======== DATASET SECTION ========

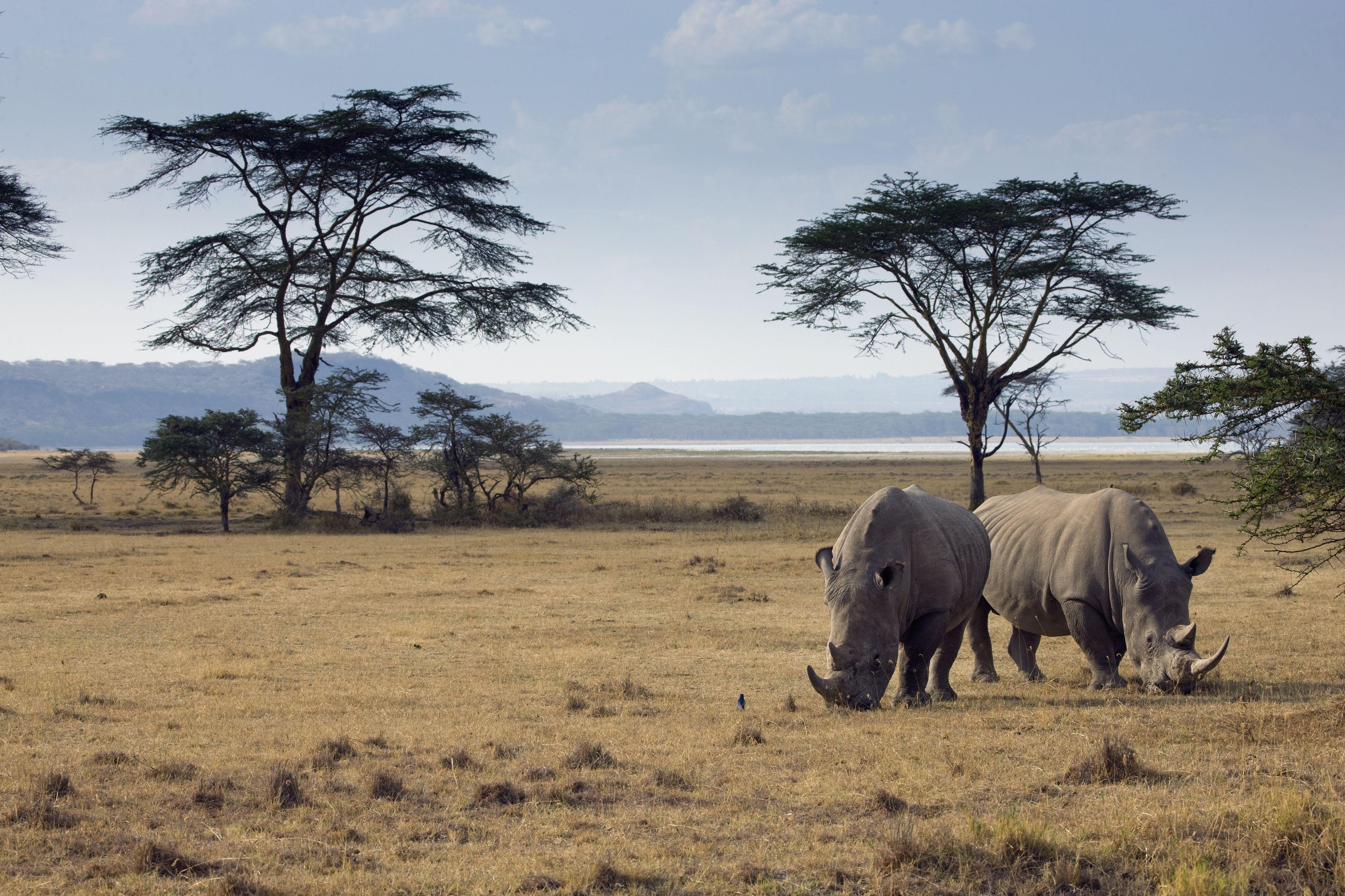 africa u0027s most dangerous animals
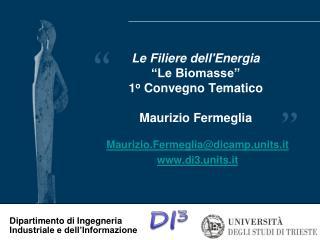 """Le Filiere dell'Energia  """"Le Biomasse""""  1 o  Convegno Tematico  Maurizio Fermeglia"""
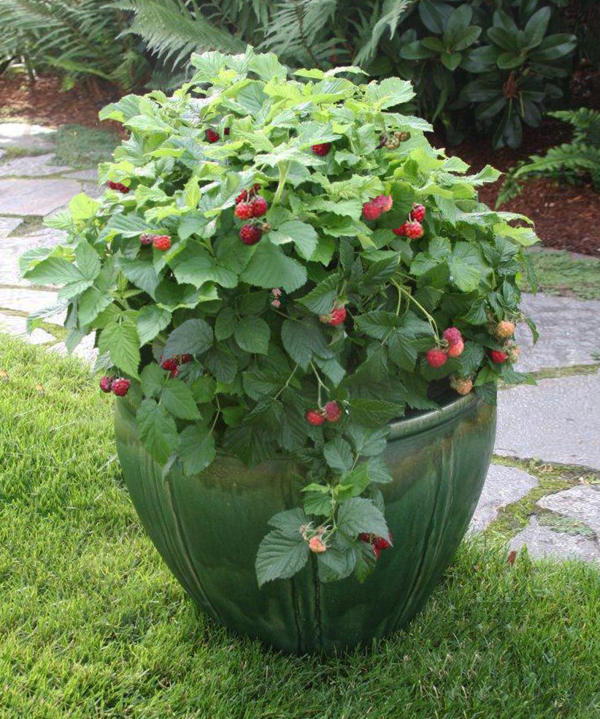 Raspberry Shortcake in pot on grass   Copy resized 600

========

WORK TO COMPLETE: Copy out all the data exactly. No images belong in the copy.

SOLUTION FOR THIS TASK:
 africa u0027s most dangerous animals
 """Le Filiere dell'Energia  """"Le Biomasse""""  1 o  Convegno Tematico  Maurizio Fermeglia"""
 Raspberry Shortcake in pot on grass   Copy resized 600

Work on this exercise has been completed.